Paul Vanier-Beaulieu
4 avril 2017
Réjane Sanschagrin
4 avril 2017

Paléologos (Paul) Soulikias est né à Komotini, en Thrace, en 1926, mais est élevé à Volos, en Thessalie. Son père est originaire de Fanari, à Karditsa, et sa mère de Thrace orientale. Son enfance et son adolescence se déroulent durant l’Occupation Allemande et des années d’après-guerre. Ce temps ne favorise guère les études exigeantes et approfondies de la peinture, dont Soulikias a besoin pour exprimer une créativité poussée par ses aptitudes intellectuelles et artistiques. Désirant être sincère avec l’art qu’il respecte, comme avec soi-même, il entreprend des études d’art d’abord à Athènes à l’École ABC puis les poursuit à Paris en 1956 où il entreprend l’étude des grands peintres du Louvre. Il peint des scènes au bord de la Seine et fait connaissance avec d’autres artistes. Durant cette période, il travaille surtout le dessin.

En 1959, il s’établit au Canada. Âgé 33 ans, il continue à peindre quand ses emplois lui en laissent le temps. Son début de carrière se fait au seuil de la quarantaine, quand il remporte un prix avec un paysage des Laurentides. C’est ainsi qu’il retourne avec passion, chaque fois qu’il le peut, peindre cette belle région.

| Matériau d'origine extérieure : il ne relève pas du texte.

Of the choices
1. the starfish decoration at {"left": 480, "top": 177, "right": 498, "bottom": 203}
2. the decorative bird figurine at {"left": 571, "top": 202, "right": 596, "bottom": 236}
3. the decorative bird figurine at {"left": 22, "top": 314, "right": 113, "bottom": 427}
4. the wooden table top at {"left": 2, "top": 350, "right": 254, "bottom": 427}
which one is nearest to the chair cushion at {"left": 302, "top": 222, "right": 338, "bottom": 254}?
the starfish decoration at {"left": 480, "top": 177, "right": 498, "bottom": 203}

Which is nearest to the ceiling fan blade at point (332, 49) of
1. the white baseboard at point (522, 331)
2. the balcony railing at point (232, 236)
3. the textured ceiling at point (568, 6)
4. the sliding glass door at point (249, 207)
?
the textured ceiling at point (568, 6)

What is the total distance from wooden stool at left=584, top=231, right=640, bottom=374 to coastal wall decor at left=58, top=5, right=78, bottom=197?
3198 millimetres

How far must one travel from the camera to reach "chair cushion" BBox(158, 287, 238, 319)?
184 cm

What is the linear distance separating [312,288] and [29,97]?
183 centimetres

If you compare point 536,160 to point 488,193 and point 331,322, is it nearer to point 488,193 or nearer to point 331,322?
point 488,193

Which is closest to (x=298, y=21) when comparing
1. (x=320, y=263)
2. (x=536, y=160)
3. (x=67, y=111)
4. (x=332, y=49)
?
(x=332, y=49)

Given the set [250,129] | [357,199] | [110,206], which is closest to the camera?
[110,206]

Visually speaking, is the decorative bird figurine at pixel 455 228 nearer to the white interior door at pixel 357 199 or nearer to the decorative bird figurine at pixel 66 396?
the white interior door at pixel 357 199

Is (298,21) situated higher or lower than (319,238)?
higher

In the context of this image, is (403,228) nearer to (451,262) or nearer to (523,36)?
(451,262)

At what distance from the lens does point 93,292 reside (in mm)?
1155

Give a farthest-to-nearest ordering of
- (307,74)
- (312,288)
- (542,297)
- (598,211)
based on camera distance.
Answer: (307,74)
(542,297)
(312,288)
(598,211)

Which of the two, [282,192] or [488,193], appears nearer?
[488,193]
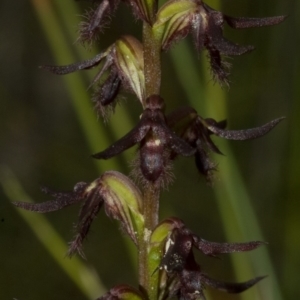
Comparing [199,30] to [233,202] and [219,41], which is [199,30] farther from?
[233,202]

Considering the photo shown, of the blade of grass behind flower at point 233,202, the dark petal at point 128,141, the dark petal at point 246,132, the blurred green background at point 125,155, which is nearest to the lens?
the dark petal at point 128,141

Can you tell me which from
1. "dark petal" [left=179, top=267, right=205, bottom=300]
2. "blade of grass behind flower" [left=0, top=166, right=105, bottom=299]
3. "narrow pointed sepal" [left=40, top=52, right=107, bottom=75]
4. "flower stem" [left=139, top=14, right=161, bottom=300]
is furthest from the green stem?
"blade of grass behind flower" [left=0, top=166, right=105, bottom=299]

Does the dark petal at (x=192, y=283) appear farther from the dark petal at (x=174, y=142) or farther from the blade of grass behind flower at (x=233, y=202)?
the blade of grass behind flower at (x=233, y=202)

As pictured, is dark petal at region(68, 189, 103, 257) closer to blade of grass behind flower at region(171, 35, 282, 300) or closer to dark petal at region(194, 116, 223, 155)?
dark petal at region(194, 116, 223, 155)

Les Canadiens découvrent l’œuvre de Paul Soulikias en 1965. Soulikias participe à plusieurs symposiums de peinture internationaux organisés par diverses villes du Québec, et jouit de l’estime de ses confrères de la province du Québec au Canada, ainsi que de plusieurs autres aux Etats-Unis.

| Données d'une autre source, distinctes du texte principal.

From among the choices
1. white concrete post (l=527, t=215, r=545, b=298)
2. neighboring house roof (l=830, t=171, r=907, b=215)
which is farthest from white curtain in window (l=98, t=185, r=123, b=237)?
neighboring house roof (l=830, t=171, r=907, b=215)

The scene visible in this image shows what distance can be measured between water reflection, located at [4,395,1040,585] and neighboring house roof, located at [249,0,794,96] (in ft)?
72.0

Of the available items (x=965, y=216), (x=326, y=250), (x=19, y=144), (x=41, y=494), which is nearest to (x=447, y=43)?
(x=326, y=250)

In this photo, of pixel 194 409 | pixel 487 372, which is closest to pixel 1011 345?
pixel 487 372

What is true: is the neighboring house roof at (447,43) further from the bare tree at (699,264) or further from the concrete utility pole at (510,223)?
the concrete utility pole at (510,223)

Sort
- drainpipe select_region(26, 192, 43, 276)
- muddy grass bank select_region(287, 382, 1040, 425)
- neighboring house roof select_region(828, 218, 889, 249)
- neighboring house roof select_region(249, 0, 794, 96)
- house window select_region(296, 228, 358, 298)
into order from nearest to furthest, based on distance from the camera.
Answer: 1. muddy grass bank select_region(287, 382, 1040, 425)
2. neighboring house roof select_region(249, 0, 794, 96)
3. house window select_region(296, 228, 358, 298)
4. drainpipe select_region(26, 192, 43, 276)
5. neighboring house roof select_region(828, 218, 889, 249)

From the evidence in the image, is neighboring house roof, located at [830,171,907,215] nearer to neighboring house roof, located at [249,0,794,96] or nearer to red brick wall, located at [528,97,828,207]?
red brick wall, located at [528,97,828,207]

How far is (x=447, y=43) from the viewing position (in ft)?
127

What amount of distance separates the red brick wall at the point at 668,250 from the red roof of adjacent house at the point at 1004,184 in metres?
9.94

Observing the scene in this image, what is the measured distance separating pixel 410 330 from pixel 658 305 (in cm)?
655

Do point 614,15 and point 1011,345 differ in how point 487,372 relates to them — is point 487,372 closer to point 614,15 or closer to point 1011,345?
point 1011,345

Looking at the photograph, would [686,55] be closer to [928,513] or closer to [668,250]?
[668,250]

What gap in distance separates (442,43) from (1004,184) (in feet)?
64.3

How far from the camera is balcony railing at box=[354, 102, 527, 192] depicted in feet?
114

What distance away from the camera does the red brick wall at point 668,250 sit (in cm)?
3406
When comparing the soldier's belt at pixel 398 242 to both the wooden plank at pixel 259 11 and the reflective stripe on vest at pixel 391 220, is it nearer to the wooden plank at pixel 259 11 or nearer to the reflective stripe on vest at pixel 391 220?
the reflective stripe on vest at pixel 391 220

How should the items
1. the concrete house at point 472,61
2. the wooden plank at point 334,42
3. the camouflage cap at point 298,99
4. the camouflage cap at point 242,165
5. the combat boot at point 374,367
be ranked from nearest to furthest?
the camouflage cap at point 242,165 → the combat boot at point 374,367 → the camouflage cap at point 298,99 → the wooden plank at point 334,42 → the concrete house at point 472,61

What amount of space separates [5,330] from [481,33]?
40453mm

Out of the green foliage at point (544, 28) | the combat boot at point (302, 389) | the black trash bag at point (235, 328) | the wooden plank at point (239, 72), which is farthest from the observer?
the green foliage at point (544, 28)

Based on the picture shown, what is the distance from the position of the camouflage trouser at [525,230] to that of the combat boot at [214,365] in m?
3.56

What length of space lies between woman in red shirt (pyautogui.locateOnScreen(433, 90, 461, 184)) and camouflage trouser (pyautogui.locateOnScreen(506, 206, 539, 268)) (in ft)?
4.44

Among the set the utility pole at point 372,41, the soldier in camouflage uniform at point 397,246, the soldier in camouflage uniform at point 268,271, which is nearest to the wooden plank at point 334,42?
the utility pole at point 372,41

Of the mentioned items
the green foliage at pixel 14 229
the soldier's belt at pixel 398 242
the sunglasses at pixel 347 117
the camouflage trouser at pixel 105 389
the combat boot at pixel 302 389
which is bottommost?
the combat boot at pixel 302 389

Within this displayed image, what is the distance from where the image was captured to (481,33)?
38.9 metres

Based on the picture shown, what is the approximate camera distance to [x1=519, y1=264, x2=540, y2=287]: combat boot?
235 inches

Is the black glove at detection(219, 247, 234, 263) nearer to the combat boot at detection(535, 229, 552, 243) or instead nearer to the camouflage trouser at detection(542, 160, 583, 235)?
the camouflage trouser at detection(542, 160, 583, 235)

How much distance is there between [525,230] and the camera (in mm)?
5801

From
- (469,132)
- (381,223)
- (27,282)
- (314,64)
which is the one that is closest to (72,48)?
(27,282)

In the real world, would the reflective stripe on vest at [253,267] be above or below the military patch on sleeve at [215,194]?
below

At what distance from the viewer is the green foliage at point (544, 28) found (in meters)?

Les tableaux de P.Soulikias sont exposés dans des galeries de Montréal et au Musée des Beaux-arts de Montréal. Ils se retrouvent également dans plusieurs collections publiques ou privées, au Canada, aux États-Unis et en Europe.

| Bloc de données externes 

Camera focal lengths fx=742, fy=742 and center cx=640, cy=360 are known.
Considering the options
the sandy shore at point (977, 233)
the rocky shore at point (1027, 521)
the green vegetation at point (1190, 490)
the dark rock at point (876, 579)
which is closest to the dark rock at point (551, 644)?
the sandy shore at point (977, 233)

Connu surtout comme paysagiste, il peint également de nombreuses natures mortes, avec un sens remarquable de la composition. L’artiste sait dépouiller un sujet, en réduire les masses et les détails à l’essentiel. Par ailleurs, Soulikias se laisse aller, dans un registre chromatique restreint et très particulier, où quelques touches fantaisistes traduisent la liberté d’expression caractérisant la majorité de ses oeuvres.